- To do
1 – Translate this sentence from the text on referral marketing into Spanish: "Rather than rely on lots of your existing customers to make referrals, rely on one influential customer to reach lots of them at once."
2 – Extend the text on influencer referral schemes, picking up after its final sentence.

If you can spare the budget, considering promoting the referral marketing scheme to your existing network. On today’s most popular social networks it’s difficult to reach your entire audience, and paying to make sure your content reaches your fans has become more normal.

Go further by tapping into existing online audiences

tap into influencers to run a social media customer referral scheme

A referral scheme is, essentially, word of mouth. But in 2021, we have another layer of complexity to word of mouth – online influencers and content creators.

Good influencers, working in a quality partnership with your brand, can elevate the profile and sentiment of your company among an enthusiastic user base.

Rather than rely on lots of your existing customers to make referrals, rely on one influential customer to reach lots of them at once.

You will still a need reward budget, but in this case the reward budget will partly go to your influencer as the referring partner. You track referrals from the influencer back onto your site using tracked URLs and custom referral codes.

How to get started

Use a media monitoring service to find customers talking about your brand or products on social media. If they’re positive, speaking to a significant audience, and represent your brand well, reach out.

Establish a quid-pro-quo arrangement. Equip them with the products and resources needed to improve their content around your brand. And be sure to promote their content through your own channels where possible, too.

The arrangement puts you in front of an audience with implicit endorsement of someone whose opinion they value. To encourage your customer’s audience to become customers, include discount codes or rewards for any conversions that come from their content.

Can’t find anyone talking about you?

Alternatively, if you don’t know who’s talking about your brand, or you need to get the conversation started, reach out to an influencer service. They work as a go-between to find the right people and get them talking about your brand.

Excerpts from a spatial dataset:
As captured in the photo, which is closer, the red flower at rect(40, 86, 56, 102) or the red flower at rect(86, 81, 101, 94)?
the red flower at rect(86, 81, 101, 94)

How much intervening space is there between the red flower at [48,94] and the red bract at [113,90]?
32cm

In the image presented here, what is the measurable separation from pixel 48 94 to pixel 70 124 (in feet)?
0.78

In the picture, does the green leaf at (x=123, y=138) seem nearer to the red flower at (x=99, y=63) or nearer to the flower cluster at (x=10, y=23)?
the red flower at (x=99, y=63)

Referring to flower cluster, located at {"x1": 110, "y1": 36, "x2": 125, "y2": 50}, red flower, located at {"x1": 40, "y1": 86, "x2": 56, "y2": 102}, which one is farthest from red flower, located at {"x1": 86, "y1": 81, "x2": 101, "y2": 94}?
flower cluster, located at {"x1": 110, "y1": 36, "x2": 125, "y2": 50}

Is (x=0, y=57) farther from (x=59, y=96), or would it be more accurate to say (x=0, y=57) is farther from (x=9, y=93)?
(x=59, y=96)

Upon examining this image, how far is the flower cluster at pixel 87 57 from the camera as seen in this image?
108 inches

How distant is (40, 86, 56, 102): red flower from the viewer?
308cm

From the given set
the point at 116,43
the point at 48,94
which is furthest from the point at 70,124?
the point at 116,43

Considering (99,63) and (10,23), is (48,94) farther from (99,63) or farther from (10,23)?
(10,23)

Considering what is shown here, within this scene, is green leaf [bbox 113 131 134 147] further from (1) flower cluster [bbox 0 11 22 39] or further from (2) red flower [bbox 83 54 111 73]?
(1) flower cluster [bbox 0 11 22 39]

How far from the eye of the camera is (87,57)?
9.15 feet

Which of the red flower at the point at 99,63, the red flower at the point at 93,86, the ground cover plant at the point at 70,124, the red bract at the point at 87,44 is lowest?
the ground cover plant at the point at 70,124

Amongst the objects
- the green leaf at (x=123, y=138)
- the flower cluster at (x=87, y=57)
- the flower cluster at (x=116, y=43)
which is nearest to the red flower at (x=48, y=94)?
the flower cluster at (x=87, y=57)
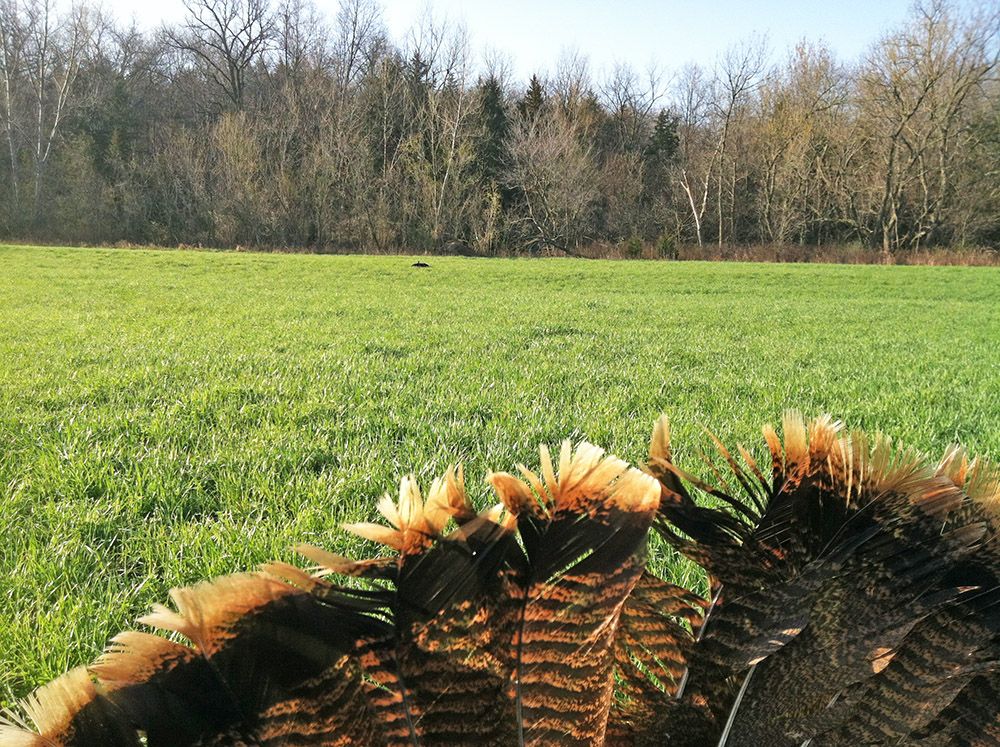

- Answers to the problems
1 – En lugar de depender de muchos de tus clientes actuales para que hagan recomendaciones, confía en un solo cliente influyente para llegar a muchos de ellos a la vez.

2 –
You work with them to put great content together that reflects your brand in the right light, and they push that content out to existing, enthused audiences.

Tip for advocates:

Make sure anyone you work with makes it clear on their posts you’re sponsoring their content. Being deceptive isn’t just bad for your reputation, it can be illegal.

Incentive platforms for automated referral marketing

Specialised platforms make it easy to run more complicated incentive and referral marketing schemes by taking the need for complicated development work out of the equation.

This is ideal if you want to run a customer referral program when you don’t have someone in your company with the skills to put together the emails, web forms, databases, and landing pages required.

Platforms make incentives simple

Use a referral platform, like our own Engage platform, to send out a referral request to your email database.

Depending on the platform you use, the process will be different. The luxury of having the process taken care of by the platform is you can focus on the referral basics, like how you’re going to communicate the scheme to your audience, and how you’re going to reward them referring new customers for you.

Get your audience right, get your messaging right, and get your rewards right. Then let the scheme go and catch your new business.

Engage loyalty and rewards platform

Drives sales, referrals and loyalty with our market-leading incentive platform.

Points banking changes the game

banked points are a super motivating aspect of a customer referral scheme

This one is taken straight from the handbook of our Engage platform. Instead of giving rewards for a referral, give points. The points are eventually traded for rewards, but it opens a unique possibility – doing another referral and banking the points over time for big rewards.

Or combine a purchase, a referral, and long-term loyalty, to bank even more points. You can choose to have points bank for any amount of time you like – it’s your platform, after all.

By banking points for every successful referral, your customers compete against themselves for a bigger reward. That makes the customer more invested in the referral marketing scheme and more likely to advocate for your business.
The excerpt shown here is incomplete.